### Quoted text
^^^^^^^^^^^^^^^^

World coordinates cutouts/versus pixel cutouts Re: Multi-dimensional Data Access minimal requirements

Mon Mar 17 02:08:50 PDT 2014

Hi Tom, all

      I fully agree that having a pixel cutout facility EVENTUALLY would 
be great exactly for the use cases you have been emphasizing.
But the problem whe have for the scheduling is the  following:
      We want to go to recommendation for the minimal requirements in 
our "Cube access caravane" ASAP , as close to the may interop as 
possible.  Each piece in version 1.0 has to be consistent with the 
status of the others (I am speaking of SIAV2, DataLink and AccessData 
and of course ObsTAP which is already there. ImageDM is in the background)
       * So for the data discovery we have two paths :
                          - ObsTAP
                          - SIAV2 1.0
       Actually the difference is the first is TAP based and accepts 
ADQL queries (and only that)

^^^^^^^^^^^^^^^^

### Listed records
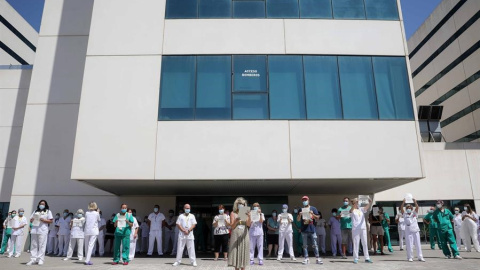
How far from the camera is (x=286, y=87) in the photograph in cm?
1232

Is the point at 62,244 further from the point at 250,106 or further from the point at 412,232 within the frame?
the point at 412,232

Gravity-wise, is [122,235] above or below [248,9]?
below

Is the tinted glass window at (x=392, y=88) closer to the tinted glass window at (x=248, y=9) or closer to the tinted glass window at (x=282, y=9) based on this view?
the tinted glass window at (x=282, y=9)

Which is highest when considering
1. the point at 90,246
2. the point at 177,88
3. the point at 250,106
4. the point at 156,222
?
the point at 177,88

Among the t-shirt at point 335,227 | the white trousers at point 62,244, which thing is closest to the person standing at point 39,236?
the white trousers at point 62,244

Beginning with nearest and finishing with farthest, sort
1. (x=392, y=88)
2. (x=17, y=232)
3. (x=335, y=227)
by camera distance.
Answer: (x=392, y=88), (x=17, y=232), (x=335, y=227)

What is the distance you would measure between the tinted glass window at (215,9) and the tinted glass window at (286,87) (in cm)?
257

^^^^^^^^^^^^^^^^

### Short exercise A
For the mailing-list post, mark each statement yes or no and quote the words that decide it: (i) the writer is against ever having a pixel cutout facility; (ii) ObsTAP is already available; (iii) the writer wants to reach recommendation near the May interop.
### Short exercise B
Please pick out every line of the records that contains the string "glass", matching case.
The mailing-list post and the records come from separate sources.

### Exercise result A
(i) No: "I fully agree that having a pixel cutout facility EVENTUALLY would be great"
(ii) Yes: "ObsTAP which is already there"
(iii) Yes: "as close to the may interop as possible"

### Exercise result B
Is the tinted glass window at (x=392, y=88) closer to the tinted glass window at (x=248, y=9) or closer to the tinted glass window at (x=282, y=9) based on this view?
the tinted glass window at (x=282, y=9)
What is the distance you would measure between the tinted glass window at (215,9) and the tinted glass window at (286,87) (in cm)?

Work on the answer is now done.